Los Miserables

Autor: Víctor Hugo

Primera Parte: Fantine

Libro quinto

Hacia abajo

Cap V : Relámpagos inconcretos en el horizonte.

Poco a poco, andando el tiempo, desaparecieron todas las oposiciones. Primero hubo contra el señor Madeleine, pues es algo así como una ley que padecen siempre quienes ascienden, perfidias y calumnias; luego sólo hubo ya malicias; luego todo se desvaneció por completo; el respeto se volvió absoluto, unánime, cordial, y momento llegó, allá por 1821, en que las siguientes palabras: «el señor alcalde», se dijeron en Montreuil-sur-Mer casi con el mismo tono con que estas otras: «el señor obispo», se decían en Digne en 1815. Acudían de diez leguas a la redonda a consultar al señor Madeleine. Zanjaba las diferencias de opinión, impedía los pleitos, reconciliaba a los enemigos. Todos lo tomaban por juez para sus derechos. Era como si tuviera por alma el libro de la ley natural. Fue como una veneración contagiosa que, en seis o siete años, y de conocido en conocido, se extendió por toda la comarca.

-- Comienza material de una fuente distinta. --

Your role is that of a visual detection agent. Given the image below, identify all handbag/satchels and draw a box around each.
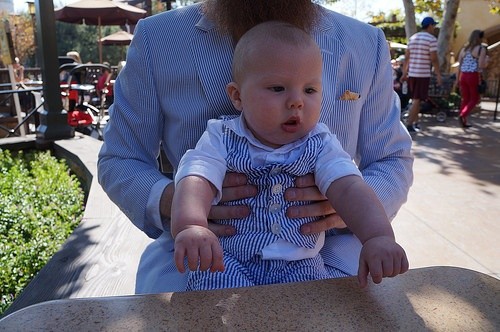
[480,80,487,94]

Sólo hubo un hombre en la ciudad y en el municipio que se libró de ese contagio por completo y, por mucho que hiciera Madeleine, siguió rebelándose contra él, como si una especie de instinto, incorruptible e imperturbable, lo mantuviera alerta y lo intranquilizara. Existe, por lo visto, en algunos hombres un auténtico instinto animal, puro e íntegro, como todos los instintos, que crea las antipatías y las simpatías, que separa fatalmente unas formas de ser de otras, que nunca titubea, ni se altera, ni calla, ni se desdice nunca, meridiano en su oscuridad, infalible, imperioso, refractario a cualesquiera consejos de la inteligencia y a todos los disolventes de la razón y que, sean como sean los destinos, avisa secretamente al hombre-perro de la presencia del hombre-gato, y al hombre-zorro de la presencia del hombre-león.

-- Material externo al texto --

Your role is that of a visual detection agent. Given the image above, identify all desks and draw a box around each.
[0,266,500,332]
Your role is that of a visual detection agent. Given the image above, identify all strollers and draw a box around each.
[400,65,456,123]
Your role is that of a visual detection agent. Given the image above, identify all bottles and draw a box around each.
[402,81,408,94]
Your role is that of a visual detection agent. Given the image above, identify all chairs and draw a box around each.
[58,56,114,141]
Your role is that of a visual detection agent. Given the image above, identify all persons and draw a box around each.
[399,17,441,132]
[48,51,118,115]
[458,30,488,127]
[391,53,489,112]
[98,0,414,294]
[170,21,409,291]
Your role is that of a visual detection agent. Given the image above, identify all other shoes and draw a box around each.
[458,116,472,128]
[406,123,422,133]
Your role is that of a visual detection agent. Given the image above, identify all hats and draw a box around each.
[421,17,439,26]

Con frecuencia, cuando el señor Madeleine pasaba por una calle, sosegado, afectuoso, rodeado de las bendiciones de todos, acontecía que un hombre de elevada estatura que vestía una levita gris del color del hierro, armado con un bastón grueso y tocado con un sombrero echado hacia los ojos, se volvía de pronto tras cruzarse con él y lo seguía con la vista hasta que desaparecía, moviendo despacio la cabeza y empujando con el labio inferior el labio superior hasta que le llegaba a la nariz; una mueca significativa que quería decir: «Pero ¿quién demonios es ese hombre? Estoy seguro de haberlo visto en alguna parte. Fuere como fuere, a mí no me engaña».

Aquel personaje, serio con una seriedad casi amenazadora, era de esos que, incluso vistos de refilón, preocupan al observador.

Se llamaba Javert y era de la policía.

Cumplía en Montreuil-sur-Mer el cometido penoso, pero útil, de inspector. No había visto los comienzos de Madeleine. Javert debía el puesto que ocupaba a la protección del señor Chabouillet, el secretario del conde Anglès, ministro de Estado, que era a la sazón el prefecto de policía de París. Cuando llegó Javert a Montreuil-sur-Mer, el importante dueño de las manufacturas ya era rico y Madeleine se había convertido en el señor Madeleine.

Algunos oficiales de policía tienen una apariencia física peculiar y que se complica con una expresión de bajeza entremezclada con otra expresión de autoridad. Javert tenía esa apariencia, pero sin bajeza.